第1実施形態に係る磁気結合素子を示す全体斜視図である。 図1におけるII−II線に沿った断面図である。 第1実施形態に係る磁気結合素子を示す分解斜視図である。 第2実施形態に係る磁気結合素子を示す全体斜視図である。 図4におけるV−V線に沿った断面図である。 第2実施形態に係る磁気結合素子を示す分解斜視図である。 第3実施形態に係る磁気結合素子を示す全体斜視図である。 図7におけるVIII−VIII線に沿った断面図である。 第3実施形態に係る磁気結合素子を示す分解斜視図である。 第4実施形態に係る磁気結合素子を示す全体斜視図である。 第4実施形態に係る磁気結合素子を示す分解斜視図である。 第5実施形態に係る磁気結合素子を示す全体斜視図である。 第5実施形態に係る磁気結合素子を示す分解斜視図である。 第1実施形態に係る磁気結合素子の変形例を示す全体斜視図である。 第2実施形態に係る磁気結合素子の変形例を示す全体斜視図である。 第3実施形態に係る磁気結合素子の変形例を示す全体斜視図である。 比較例1の磁気結合素子を示す分解斜視図である。 比較例2の磁気結合素子を示す分解斜視図である。 実施例1〜4と比較例1及び2とにおけるシミュレーション演算の結果を示す図表である。 本実施形態に係る磁気結合素子が適用される回路の一例を示す回路図である。 図20に示された回路の動作波形図である。
符号の説明
1,61…第1の導電体、3,13,63,73…基部、5,15,65,75…端子、11,71…第2の導電体、21,41,51…磁性体、23,43,53…上側磁性体、25,45,55…下側磁性体、25a…窪み部、31…電気絶縁材、MC1〜MC8…磁気結合素子。

Claims (5)

  1. 板状をなし、電気的に絶縁された状態で重ねられる第1の導電体及び第2の導電体と、
    前記第1の導電体及び前記第2の導電体を包囲するように配置される磁性体と、を備え、
    前記第1の導電体は、基部と、前記基部から伸び且つ前記磁性体の異なる2面からそれぞれ少なくとも1つずつ外側に導出する端子と、を有し、
    前記第2の導電体は、前記第1の導電体の前記基部と対向して重ね合わされる基部と、当該基部から伸び且つ前記第1の導電体の前記端子が導出される前記磁性体の前記異なる2面からそれぞれ少なくとも1つずつ外側に導出する端子と、を有しており、
    前記第1の導電体及び前記第2の導電体の前記端子は同一方向に曲げられ、
    前記端子が導出された前記磁性体の面における前記第1及び第2の導電体の前記端子が曲げられた側の前記端子間の間隙領域に対応する部分が、前記第1及び第2の導電体の前記基部のうちいずれか一方の基部が露出するように切り欠かれることにより、前記端子間の前記間隙領域から離れていることを特徴とする磁気結合素子。
  2. 前記磁性体は、二つの磁性体からなり、
    前記二つの磁性体のうち前記端子が曲げられた側に位置する磁性体が切り欠かれていることを特徴とする請求項1に記載の磁気結合素子。
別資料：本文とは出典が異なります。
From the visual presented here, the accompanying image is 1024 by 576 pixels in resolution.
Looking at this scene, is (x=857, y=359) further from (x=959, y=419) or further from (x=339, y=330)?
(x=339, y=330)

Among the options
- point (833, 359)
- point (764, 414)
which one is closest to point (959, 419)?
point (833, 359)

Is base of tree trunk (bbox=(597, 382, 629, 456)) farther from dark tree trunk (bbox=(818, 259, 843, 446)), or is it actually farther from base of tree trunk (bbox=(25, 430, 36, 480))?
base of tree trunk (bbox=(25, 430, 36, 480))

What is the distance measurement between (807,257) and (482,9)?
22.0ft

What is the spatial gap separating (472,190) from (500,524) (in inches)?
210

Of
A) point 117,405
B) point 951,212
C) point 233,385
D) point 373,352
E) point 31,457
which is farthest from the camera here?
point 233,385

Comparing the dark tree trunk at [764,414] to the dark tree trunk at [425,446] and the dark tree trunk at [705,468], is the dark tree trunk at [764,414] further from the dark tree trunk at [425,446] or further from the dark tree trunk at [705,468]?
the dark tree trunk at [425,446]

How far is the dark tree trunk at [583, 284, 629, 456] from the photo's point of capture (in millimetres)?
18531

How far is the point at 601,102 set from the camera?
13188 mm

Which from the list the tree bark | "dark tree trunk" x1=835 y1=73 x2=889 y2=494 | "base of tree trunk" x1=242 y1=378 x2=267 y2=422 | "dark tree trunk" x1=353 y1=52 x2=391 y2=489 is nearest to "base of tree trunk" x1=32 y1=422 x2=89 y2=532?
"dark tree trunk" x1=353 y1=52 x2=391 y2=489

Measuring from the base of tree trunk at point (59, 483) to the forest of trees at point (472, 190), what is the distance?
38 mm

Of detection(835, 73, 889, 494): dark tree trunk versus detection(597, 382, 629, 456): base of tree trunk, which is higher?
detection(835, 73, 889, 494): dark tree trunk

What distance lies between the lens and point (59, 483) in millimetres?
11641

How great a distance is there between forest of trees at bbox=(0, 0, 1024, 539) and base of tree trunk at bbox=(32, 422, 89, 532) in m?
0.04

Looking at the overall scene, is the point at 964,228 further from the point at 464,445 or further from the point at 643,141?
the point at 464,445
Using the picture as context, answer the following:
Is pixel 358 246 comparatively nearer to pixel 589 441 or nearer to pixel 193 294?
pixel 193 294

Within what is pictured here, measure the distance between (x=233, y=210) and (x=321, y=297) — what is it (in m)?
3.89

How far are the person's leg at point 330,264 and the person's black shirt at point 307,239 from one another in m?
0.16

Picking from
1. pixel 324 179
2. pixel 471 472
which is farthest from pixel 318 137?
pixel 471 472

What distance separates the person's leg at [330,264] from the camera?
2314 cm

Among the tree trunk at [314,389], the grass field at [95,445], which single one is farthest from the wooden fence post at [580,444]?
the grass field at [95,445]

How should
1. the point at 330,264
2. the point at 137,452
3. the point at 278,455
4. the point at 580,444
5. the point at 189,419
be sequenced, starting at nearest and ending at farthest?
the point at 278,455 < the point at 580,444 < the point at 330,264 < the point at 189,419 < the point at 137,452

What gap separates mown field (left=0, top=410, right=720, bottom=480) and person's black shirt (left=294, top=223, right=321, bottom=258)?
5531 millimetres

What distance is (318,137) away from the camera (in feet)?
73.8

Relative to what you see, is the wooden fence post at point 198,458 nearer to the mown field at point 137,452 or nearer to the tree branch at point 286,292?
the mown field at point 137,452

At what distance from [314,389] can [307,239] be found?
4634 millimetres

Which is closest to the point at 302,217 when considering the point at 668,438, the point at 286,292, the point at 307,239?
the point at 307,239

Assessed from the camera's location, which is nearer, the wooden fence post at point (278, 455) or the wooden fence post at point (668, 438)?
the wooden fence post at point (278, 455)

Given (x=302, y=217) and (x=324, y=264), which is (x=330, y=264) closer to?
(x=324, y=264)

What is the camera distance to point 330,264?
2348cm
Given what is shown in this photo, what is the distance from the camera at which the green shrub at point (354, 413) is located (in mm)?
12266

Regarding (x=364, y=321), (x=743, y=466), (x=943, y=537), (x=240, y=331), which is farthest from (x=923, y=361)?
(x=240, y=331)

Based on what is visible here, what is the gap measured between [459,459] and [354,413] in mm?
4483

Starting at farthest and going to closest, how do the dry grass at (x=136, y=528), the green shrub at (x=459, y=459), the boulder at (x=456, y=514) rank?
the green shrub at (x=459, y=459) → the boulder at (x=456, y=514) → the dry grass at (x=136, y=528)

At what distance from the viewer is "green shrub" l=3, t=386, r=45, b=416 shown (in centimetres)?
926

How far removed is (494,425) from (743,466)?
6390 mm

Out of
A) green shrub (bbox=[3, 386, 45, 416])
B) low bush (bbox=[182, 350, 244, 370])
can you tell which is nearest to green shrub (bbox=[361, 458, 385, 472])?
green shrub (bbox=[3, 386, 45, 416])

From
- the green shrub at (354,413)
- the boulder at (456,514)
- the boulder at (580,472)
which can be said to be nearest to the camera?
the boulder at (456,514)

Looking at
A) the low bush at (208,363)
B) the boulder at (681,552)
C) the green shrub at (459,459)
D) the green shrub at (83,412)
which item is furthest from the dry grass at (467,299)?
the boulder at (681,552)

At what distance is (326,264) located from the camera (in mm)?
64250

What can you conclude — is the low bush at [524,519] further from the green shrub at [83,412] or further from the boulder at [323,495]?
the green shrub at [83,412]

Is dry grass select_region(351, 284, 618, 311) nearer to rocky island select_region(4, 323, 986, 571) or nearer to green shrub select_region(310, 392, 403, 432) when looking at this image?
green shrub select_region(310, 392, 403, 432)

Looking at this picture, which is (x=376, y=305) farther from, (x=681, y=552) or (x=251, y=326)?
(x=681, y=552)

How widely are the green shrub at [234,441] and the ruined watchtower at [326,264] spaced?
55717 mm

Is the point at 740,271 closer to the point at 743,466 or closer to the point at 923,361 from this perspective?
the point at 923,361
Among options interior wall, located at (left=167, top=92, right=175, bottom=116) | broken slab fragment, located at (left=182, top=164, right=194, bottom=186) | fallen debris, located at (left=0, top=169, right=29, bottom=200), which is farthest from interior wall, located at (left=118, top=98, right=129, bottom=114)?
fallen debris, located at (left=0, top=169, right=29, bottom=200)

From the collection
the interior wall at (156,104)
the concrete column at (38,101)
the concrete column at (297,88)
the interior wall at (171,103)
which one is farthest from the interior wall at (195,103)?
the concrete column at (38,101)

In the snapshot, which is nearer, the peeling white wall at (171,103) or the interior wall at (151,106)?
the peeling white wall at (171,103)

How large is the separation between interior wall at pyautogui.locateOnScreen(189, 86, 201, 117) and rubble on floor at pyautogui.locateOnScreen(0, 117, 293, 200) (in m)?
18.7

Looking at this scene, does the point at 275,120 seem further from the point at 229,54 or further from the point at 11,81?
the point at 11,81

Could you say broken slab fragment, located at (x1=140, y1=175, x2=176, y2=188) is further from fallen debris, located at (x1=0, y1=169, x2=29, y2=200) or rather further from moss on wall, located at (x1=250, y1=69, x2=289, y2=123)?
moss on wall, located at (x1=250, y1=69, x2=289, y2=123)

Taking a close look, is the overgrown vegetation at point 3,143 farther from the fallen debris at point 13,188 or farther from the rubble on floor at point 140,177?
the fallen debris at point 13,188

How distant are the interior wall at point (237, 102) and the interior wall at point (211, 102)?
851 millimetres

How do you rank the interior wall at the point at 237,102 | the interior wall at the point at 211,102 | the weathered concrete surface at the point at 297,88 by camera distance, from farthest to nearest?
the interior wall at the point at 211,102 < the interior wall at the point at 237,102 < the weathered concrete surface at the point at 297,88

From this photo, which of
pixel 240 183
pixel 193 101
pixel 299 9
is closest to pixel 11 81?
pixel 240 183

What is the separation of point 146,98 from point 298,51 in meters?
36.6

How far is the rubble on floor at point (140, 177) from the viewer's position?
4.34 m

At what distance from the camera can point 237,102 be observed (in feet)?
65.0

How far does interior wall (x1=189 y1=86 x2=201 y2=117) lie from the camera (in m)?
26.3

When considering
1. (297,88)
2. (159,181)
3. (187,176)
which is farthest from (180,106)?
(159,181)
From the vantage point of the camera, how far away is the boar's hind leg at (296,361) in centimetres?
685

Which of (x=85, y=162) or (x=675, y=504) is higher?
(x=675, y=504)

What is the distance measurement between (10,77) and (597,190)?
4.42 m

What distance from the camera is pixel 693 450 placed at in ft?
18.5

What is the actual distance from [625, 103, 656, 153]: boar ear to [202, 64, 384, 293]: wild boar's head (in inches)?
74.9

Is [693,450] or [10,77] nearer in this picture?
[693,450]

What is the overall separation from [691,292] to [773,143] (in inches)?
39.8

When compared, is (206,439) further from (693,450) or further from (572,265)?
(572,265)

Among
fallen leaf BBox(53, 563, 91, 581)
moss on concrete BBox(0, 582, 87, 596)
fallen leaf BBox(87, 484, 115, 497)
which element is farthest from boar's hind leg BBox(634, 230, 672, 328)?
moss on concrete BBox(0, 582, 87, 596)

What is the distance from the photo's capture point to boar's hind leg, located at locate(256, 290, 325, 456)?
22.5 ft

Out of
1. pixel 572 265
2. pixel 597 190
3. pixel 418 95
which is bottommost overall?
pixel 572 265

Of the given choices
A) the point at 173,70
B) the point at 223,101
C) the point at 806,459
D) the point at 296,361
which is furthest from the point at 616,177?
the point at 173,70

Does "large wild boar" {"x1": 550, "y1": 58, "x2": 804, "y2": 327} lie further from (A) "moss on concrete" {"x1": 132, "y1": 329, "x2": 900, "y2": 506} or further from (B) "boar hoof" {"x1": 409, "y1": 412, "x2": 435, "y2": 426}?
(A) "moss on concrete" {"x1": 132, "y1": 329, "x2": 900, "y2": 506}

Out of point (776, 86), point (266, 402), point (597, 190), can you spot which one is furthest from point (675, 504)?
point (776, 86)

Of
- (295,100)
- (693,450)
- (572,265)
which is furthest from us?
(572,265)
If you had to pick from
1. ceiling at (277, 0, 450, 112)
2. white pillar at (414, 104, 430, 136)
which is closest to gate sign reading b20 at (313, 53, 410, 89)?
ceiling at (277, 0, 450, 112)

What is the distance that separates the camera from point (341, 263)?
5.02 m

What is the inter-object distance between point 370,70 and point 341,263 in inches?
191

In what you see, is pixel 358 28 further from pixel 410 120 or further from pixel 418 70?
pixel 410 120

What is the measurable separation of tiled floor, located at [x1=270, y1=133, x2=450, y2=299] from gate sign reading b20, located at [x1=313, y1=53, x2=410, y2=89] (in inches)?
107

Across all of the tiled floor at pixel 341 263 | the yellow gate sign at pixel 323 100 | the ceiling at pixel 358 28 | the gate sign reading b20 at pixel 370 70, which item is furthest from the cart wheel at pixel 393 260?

  3. 板状をなし、電気的に絶縁された状態で重ねられる第1の導電体及び第2の導電体と、
    前記第1の導電体及び前記第2の導電体を包囲するように配置される磁性体と、を備え、
    前記第1の導電体は、基部と、前記基部から伸び且つ前記磁性体の異なる2面からそれぞれ少なくとも1つずつ外側に導出する端子と、を有し、
    前記第2の導電体は、前記第1の導電体の前記基部と対向して重ね合わされる基部と、当該基部から伸び且つ前記第1の導電体の前記端子が導出される前記磁性体の前記異なる2面からそれぞれ少なくとも1つずつ外側に導出する端子と、を有しており、
    前記第1の導電体及び前記第2の導電体の前記端子は同一方向に曲げられ、
    前記端子が導出された前記磁性体の前記面に、前記端子が曲げられた側が低くなり且つ前記第1及び第2の導電体の前記基部のうちいずれか一方の基部が露出するように段差が形成され、当該段差によって低くされ且つ前記端子が導出された前記磁性体の前記面における前記端子が曲げられた側が前記端子間の間隙領域から離れていることを特徴とする磁気結合素子
  4. 前記磁性体は、二つの磁性体からなり、
    前記二つの磁性体のうち前記端子が曲げられた側に位置する磁性体の長さが他方の磁性体の長さよりも短く設定されていることにより、前記段差が形成されていることを特徴とする請求項3に記載の磁気結合素子。
  5. 前記磁性体の同じ面から導出される前記第1の導電体及び前記第2の導電体の前記端子の数が、少なくとも一方の導電体については複数とされ、
    前記磁性体の同じ面から導出された前記第1の導電体の前記端子と前記第2の導電体の前記端子とが交互に隣り合わせて配置されていることを特徴とする請求項1又は3に記載の磁気結合素子。